4-2-1 IP指定事業者小グループ説明会報告

JPNICでは既存のIPアドレス管理指定事業者を対象としたIPアドレス指定事業者小グループ説明会を2001年8月から実施しています。

これまでIP業務については主に申請上の手続きについての説明を行ってきましたが、円滑に業務を行うためには申請担当者が資源管理の背景知識および概念を理解していることが重要となります。

そこでこの説明会では申請担当者に資源管理の考え方、IPアドレス管理業務の背景知識、申請のポイント等の理解を深めていただくことを主旨とし、従来のような申請手続きの説明のみではなく、世界におけるアドレスの階層構造、ポリシー内容の決定プロセス、審議参考情報などの説明、講師への質疑応答などを行っています。

これからも新規の指定事業者および既存指定事業者の新申請担当者など、これからIPアドレス管理業務を行う担当者を対象に定期的に月1回、説明会を開催していく予定です。今後の開催予定や詳細については以下のページに公開されています。

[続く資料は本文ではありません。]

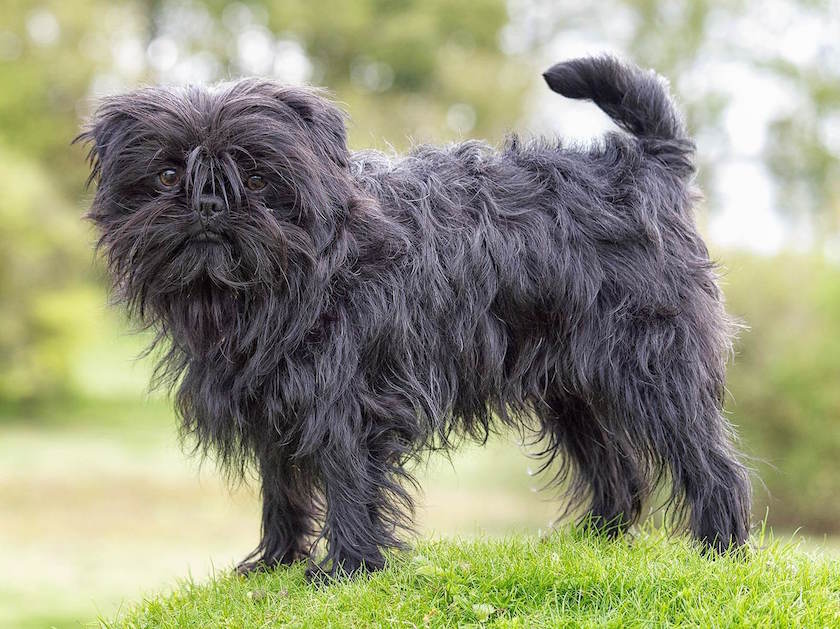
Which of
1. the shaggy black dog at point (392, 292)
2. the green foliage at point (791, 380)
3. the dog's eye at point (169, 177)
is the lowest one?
the green foliage at point (791, 380)

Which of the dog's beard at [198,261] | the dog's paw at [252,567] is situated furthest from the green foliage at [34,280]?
the dog's beard at [198,261]

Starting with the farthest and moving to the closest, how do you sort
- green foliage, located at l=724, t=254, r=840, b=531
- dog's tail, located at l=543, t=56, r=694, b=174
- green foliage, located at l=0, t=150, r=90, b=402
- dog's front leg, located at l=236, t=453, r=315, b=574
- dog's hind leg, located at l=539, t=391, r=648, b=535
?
1. green foliage, located at l=0, t=150, r=90, b=402
2. green foliage, located at l=724, t=254, r=840, b=531
3. dog's hind leg, located at l=539, t=391, r=648, b=535
4. dog's tail, located at l=543, t=56, r=694, b=174
5. dog's front leg, located at l=236, t=453, r=315, b=574

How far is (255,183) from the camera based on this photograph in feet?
13.8

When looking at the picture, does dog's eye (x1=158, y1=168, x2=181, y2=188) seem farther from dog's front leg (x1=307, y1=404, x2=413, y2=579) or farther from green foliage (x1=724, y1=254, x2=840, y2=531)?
green foliage (x1=724, y1=254, x2=840, y2=531)

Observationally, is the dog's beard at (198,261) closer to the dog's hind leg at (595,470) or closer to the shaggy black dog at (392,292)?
the shaggy black dog at (392,292)

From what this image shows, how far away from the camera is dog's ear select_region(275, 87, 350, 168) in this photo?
4340 mm

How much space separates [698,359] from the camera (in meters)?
4.82

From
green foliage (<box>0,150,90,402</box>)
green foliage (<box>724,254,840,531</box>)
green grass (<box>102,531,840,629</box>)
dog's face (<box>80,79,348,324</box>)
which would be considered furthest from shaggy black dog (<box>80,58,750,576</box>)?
green foliage (<box>0,150,90,402</box>)

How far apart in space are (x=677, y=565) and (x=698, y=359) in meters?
1.04

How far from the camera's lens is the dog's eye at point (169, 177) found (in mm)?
4176

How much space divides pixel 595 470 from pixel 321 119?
2.64 metres

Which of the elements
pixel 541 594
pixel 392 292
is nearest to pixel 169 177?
pixel 392 292

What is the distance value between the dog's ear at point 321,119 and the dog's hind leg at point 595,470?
2.00 meters

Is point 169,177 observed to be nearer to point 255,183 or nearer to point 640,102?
point 255,183
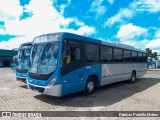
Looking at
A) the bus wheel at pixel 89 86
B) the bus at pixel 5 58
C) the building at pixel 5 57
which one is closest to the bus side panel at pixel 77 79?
the bus wheel at pixel 89 86

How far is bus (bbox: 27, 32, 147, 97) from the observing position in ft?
22.5

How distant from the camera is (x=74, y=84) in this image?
24.8 ft

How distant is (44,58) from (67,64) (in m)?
1.05

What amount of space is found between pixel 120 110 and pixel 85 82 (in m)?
2.54

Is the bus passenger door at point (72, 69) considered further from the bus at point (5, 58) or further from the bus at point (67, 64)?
the bus at point (5, 58)

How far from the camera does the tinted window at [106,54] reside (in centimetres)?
987

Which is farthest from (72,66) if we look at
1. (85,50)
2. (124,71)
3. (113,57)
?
(124,71)

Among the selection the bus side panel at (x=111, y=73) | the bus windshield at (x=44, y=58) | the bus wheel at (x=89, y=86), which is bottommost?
the bus wheel at (x=89, y=86)

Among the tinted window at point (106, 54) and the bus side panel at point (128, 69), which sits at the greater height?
the tinted window at point (106, 54)

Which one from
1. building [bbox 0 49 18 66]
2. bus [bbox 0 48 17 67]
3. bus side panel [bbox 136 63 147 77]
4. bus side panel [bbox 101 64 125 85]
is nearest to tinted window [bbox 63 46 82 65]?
bus side panel [bbox 101 64 125 85]

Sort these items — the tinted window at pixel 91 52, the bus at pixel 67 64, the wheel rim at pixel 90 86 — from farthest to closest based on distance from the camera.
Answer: the wheel rim at pixel 90 86 < the tinted window at pixel 91 52 < the bus at pixel 67 64

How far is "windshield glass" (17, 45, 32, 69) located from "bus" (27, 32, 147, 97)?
9.58ft

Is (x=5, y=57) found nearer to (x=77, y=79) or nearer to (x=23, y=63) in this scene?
(x=23, y=63)

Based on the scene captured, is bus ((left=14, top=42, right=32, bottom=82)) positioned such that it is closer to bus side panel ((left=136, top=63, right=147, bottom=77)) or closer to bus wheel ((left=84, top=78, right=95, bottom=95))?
bus wheel ((left=84, top=78, right=95, bottom=95))
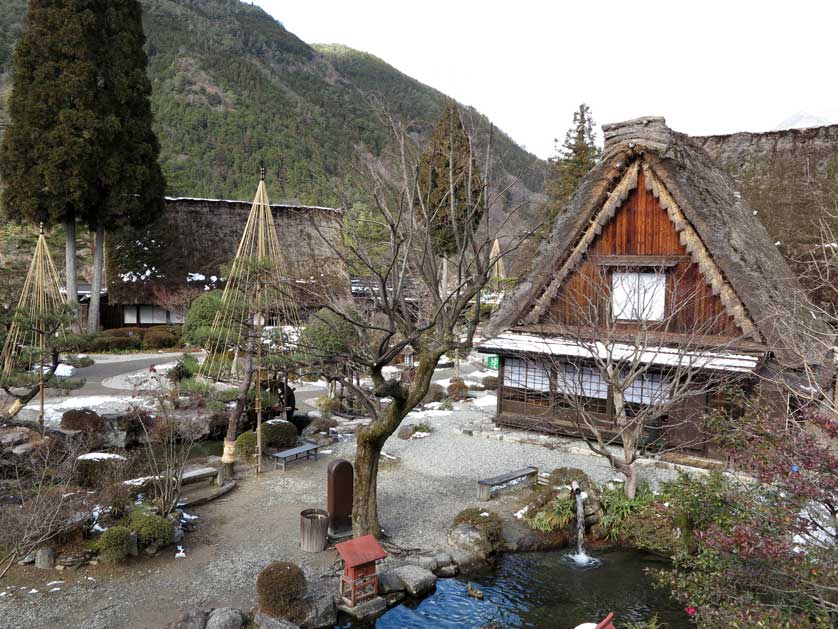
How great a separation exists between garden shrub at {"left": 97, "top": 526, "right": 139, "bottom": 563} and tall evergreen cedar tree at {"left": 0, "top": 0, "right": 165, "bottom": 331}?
797 inches

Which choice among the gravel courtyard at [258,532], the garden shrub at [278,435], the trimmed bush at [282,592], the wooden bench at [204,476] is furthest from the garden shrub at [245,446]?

http://www.nic.ad.jp/ja/ip/event/teirei-train.html

また、審議の事例、IPv6についての情報に関心が高いことが質疑応答やアンケートでの回答結果で示されており、こういったテーマをどう取り扱っていくかが今後の検討課題となりそうです。

4-2-2 ICANN報告会報告

2001年10月23日に日本教育会館にて「ICANN報告会」を開催しました。内容は南米ウルグアイで9月7日から10日に行われたICANNモンテビデオ会議の概要です。ICANNの活動の日本における普及啓発活動は今までも行っておりましたが、今回は初の試みとしてJPNICと財団法人インターネット協会(IAjapan)、インターネットガバナンス研究会の共催という形を取りました。

国際化ドメイン名に関して

JPNIC理事長村井純からの開会の挨拶に続き、ICANN理事の加藤幹之氏による講演「国際化ドメインの動向とICANN」がビデオ上映で行われました。この問題に関する技術的側面や、そもそもドメイン名システムとはIdentifier(識別子)なのか Identity(アイデンティティ)なのかといった哲学的な問題、さらに政策的な問題として、不正目的でドメイン名を登録する、いわゆるサイバースクワッティングとの関連等が述べられ、最後にIDN(国際化ドメイン名)作業部会の活動やIDN委員会の創設などについて報告がありました。

モンテビデオ会議概要報告

続いてJPNIC政策情報部の入交尚子よりICANNモンテビデオ会議の概要について報告が行われました。.museumなど、スポンサーつきの新gTLDとICANNとの契約の承認や、オーストラリアの.au(ccTLD)レジストリとICANNとの契約の承認など、主要な決議について説明がありました。

ccTLDとICANN

JPNIC理事の丸山直昌と(株)日本レジストリサービスの堀田博文氏の両氏により、「各国ccTLDとICANN」と題するプレゼンテーションが行われ、丸山理事からはDNSOのccTLD Constituency(部会)の成り立ちやccSO設立議論の経緯などについての説明がありました。堀田氏からは、「ccTLD契約とは」と題して、ccTLD契約の必要性や、ICANNから提案されている三者間契約とレガシー契約と呼ばれる二つの契約形態などの解説がありました。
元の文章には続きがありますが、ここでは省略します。